■ What you are asked to do
Copy every item below word for word, without changing any characters.

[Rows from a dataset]
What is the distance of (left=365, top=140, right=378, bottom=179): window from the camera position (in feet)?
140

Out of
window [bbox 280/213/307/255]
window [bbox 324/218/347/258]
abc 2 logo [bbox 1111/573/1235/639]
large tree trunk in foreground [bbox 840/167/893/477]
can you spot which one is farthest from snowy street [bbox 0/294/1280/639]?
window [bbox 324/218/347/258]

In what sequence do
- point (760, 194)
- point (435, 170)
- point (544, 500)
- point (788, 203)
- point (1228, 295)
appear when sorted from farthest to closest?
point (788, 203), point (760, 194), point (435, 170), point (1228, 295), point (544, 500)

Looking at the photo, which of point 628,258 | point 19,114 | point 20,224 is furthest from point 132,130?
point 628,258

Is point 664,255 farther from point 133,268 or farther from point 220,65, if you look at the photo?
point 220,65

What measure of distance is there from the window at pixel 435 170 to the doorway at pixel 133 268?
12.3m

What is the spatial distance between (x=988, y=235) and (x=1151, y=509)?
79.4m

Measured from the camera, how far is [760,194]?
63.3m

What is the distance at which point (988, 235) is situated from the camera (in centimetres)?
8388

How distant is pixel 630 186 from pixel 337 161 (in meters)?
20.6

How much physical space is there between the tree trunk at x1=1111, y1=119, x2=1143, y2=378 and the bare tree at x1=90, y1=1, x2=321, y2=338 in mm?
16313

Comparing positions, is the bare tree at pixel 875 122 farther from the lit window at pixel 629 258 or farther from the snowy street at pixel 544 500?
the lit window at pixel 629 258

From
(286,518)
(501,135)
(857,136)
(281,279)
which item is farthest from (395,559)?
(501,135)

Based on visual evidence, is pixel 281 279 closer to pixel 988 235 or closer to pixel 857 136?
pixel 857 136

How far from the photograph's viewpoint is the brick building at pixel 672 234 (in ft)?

■ Solution
What is the distance of (left=365, top=140, right=378, bottom=179): window from the camera position (in feet)?
140

Out of
window [bbox 280/213/307/255]
window [bbox 324/218/347/258]
abc 2 logo [bbox 1111/573/1235/639]
large tree trunk in foreground [bbox 840/167/893/477]
can you spot which one is farthest from snowy street [bbox 0/294/1280/639]?
window [bbox 324/218/347/258]

In what sequence do
- point (760, 194)
- point (435, 170)
- point (544, 500)
- point (788, 203)
- point (1228, 295)
appear when sorted from farthest to closest?
point (788, 203), point (760, 194), point (435, 170), point (1228, 295), point (544, 500)

Looking at the photo, which of point 628,258 | point 19,114 | point 20,224 is furthest from point 132,130?
point 628,258

Is point 664,255 farther from point 133,268 or farther from point 220,65, if you look at the photo?
point 220,65

What measure of distance is there from the window at pixel 435 170 to the doorway at pixel 133 268?
12.3m

What is the spatial distance between (x=988, y=235) and (x=1151, y=509)?
79.4m

Measured from the camera, how far is [760,194]?
63.3m

What is the distance at which point (988, 235) is situated from the camera (in centimetres)?
8388

How distant is pixel 630 186 from pixel 337 161 (in meters)?
20.6

How much physical space is there between the tree trunk at x1=1111, y1=119, x2=1143, y2=378 and the bare tree at x1=90, y1=1, x2=321, y2=338 in mm?
16313

Comparing positions, is the bare tree at pixel 875 122 farther from the lit window at pixel 629 258 or farther from the snowy street at pixel 544 500?
the lit window at pixel 629 258

From
(286,518)
(501,135)
(857,136)
(281,279)
which item is farthest from (395,559)?
(501,135)

Based on visual evidence, is pixel 281 279 closer to pixel 988 235 or closer to pixel 857 136?
pixel 857 136

How far from the photograph's viewpoint is the brick building at pixel 672 234 (in ft)?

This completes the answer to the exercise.